#### Recorded data
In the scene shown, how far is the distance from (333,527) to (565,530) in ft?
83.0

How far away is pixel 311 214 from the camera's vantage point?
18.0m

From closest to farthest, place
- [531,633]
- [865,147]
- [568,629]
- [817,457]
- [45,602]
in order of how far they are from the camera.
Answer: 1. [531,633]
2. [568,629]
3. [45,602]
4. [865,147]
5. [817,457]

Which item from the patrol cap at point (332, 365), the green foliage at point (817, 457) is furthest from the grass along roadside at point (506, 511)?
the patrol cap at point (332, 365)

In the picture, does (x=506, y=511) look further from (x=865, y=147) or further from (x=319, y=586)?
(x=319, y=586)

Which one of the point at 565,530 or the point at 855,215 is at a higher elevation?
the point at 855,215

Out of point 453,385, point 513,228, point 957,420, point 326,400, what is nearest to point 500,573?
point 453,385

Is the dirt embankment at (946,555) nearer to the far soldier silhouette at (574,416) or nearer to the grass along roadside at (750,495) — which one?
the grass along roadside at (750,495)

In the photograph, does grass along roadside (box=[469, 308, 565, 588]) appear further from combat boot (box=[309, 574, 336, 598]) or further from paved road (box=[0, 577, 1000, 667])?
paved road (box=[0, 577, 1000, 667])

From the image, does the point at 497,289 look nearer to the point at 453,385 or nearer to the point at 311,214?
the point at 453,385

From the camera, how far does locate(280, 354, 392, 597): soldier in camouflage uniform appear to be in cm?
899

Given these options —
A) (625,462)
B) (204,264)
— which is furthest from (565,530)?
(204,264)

#### Stated goal
Write out all of the material above again, line for line, changing nothing.

#### Exercise output
In the scene shown, how far is the distance from (333,527) to (565,530) in ft?
83.0

How far away is pixel 311 214 from the camera's vantage point?
18.0m

From closest to farthest, place
- [531,633]
- [865,147]
- [568,629]
- [817,457]
- [45,602]
in order of how far they are from the camera.
Answer: 1. [531,633]
2. [568,629]
3. [45,602]
4. [865,147]
5. [817,457]

Which item from the patrol cap at point (332, 365), the green foliage at point (817, 457) is furthest from the grass along roadside at point (506, 511)?
the patrol cap at point (332, 365)

In the picture, does (x=506, y=511) look further from (x=865, y=147) or further from (x=319, y=586)?
(x=319, y=586)

Which one of the point at 565,530 or the point at 855,215 is at a higher elevation?
the point at 855,215

Out of point 453,385, point 513,228, point 957,420, point 326,400, what is nearest to point 500,573?
point 453,385

Is the dirt embankment at (946,555) nearer to the far soldier silhouette at (574,416) or nearer to the grass along roadside at (750,495) — which one?
the grass along roadside at (750,495)

In the photograph, does grass along roadside (box=[469, 308, 565, 588]) appear further from combat boot (box=[309, 574, 336, 598]) or further from paved road (box=[0, 577, 1000, 667])?
paved road (box=[0, 577, 1000, 667])

From the image, does the point at 497,289 look nearer to the point at 453,385 or nearer to the point at 311,214?
the point at 453,385

From the camera, how far does locate(280, 354, 392, 597): soldier in camouflage uniform appear to be in cm?
899

Given these options —
A) (625,462)
B) (204,264)
— which is furthest from (565,530)?
(204,264)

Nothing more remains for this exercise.